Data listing
* start *
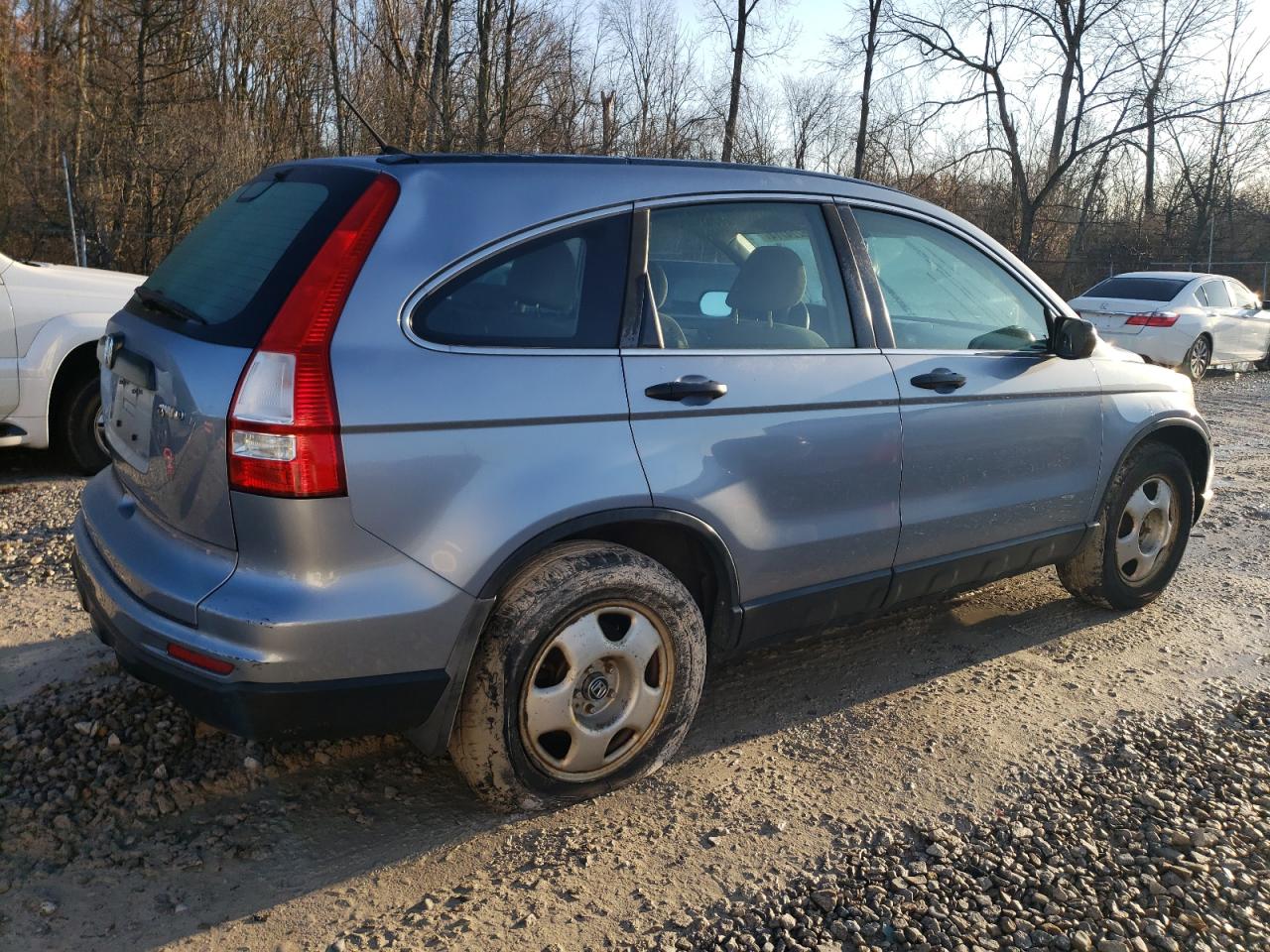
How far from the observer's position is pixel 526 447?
2701mm

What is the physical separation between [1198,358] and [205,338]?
14.9 metres

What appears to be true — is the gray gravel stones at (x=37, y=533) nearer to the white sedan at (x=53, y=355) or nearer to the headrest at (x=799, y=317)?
the white sedan at (x=53, y=355)

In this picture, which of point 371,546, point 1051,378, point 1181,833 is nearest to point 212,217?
point 371,546

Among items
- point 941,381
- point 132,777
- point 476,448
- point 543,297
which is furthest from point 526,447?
point 941,381

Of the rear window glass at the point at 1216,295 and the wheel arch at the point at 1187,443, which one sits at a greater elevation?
the rear window glass at the point at 1216,295

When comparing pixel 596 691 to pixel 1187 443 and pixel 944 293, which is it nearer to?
pixel 944 293

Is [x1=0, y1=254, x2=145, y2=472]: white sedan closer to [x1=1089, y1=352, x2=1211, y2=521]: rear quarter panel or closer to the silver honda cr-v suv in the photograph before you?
→ the silver honda cr-v suv

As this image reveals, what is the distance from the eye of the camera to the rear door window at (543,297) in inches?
106

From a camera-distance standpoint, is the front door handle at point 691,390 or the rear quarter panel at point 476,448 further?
the front door handle at point 691,390

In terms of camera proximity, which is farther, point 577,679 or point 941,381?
point 941,381

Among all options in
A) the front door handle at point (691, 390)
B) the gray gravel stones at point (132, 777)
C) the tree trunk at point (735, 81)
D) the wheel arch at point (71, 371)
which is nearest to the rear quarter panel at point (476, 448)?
the front door handle at point (691, 390)

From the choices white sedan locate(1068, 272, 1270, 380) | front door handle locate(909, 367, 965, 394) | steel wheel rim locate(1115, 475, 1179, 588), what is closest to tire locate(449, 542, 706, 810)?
front door handle locate(909, 367, 965, 394)

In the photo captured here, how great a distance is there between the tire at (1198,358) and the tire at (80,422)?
43.3 feet

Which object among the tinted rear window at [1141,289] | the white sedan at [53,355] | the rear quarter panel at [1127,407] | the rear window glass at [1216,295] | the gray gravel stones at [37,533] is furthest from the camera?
the rear window glass at [1216,295]
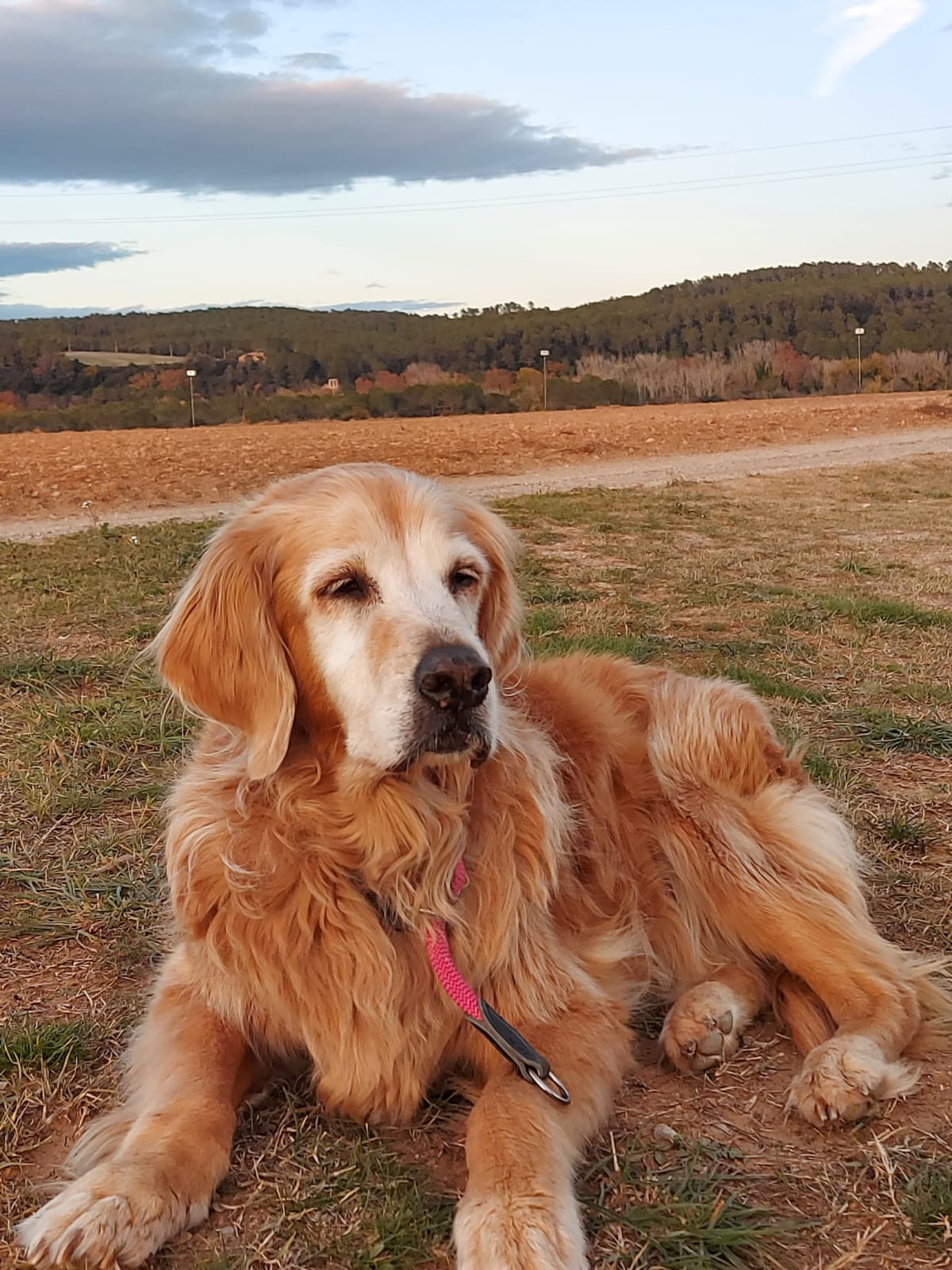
* end *
> Set problem: Print every item in the data listing above word for word, leaving out the pictures.

> Task output:
How far from the observer's position is pixel 526 447?
2701mm

What is the physical separation between [1198,358] and [205,338]?
14.9 metres

What appears to be true — is the gray gravel stones at (x=37, y=533) nearer to the white sedan at (x=53, y=355) or nearer to the headrest at (x=799, y=317)?
the white sedan at (x=53, y=355)

In this picture, which of point 371,546, point 1051,378, point 1181,833 is nearest to point 212,217?
point 371,546

Among items
- point 941,381
- point 132,777
- point 476,448
- point 543,297
which is furthest from point 526,447?
point 941,381

Of the rear window glass at the point at 1216,295 and the wheel arch at the point at 1187,443, which one sits at a greater elevation?
the rear window glass at the point at 1216,295

When comparing pixel 596 691 to pixel 1187 443 and pixel 944 293, which is it nearer to?
pixel 944 293

Is [x1=0, y1=254, x2=145, y2=472]: white sedan closer to [x1=1089, y1=352, x2=1211, y2=521]: rear quarter panel or closer to the silver honda cr-v suv in the photograph before you?
→ the silver honda cr-v suv

As this image reveals, what is the distance from the eye of the camera to the rear door window at (543,297) in inches?
106

From a camera-distance standpoint, is the front door handle at point 691,390 or the rear quarter panel at point 476,448 further?
the front door handle at point 691,390

In terms of camera proximity, which is farther, point 577,679 or point 941,381?
point 941,381

Among all options in
A) the front door handle at point (691, 390)
B) the gray gravel stones at point (132, 777)
C) the tree trunk at point (735, 81)
D) the wheel arch at point (71, 371)
which is nearest to the rear quarter panel at point (476, 448)?
the front door handle at point (691, 390)

From the choices white sedan locate(1068, 272, 1270, 380) | front door handle locate(909, 367, 965, 394) | steel wheel rim locate(1115, 475, 1179, 588), what is closest to tire locate(449, 542, 706, 810)?
front door handle locate(909, 367, 965, 394)

In the photo captured here, how great a distance is there between the tire at (1198,358) and the tire at (80,422)?
43.3 feet

Which object among the tinted rear window at [1141,289] | the white sedan at [53,355] | the rear quarter panel at [1127,407] | the rear window glass at [1216,295] | the gray gravel stones at [37,533] is furthest from the camera?
the rear window glass at [1216,295]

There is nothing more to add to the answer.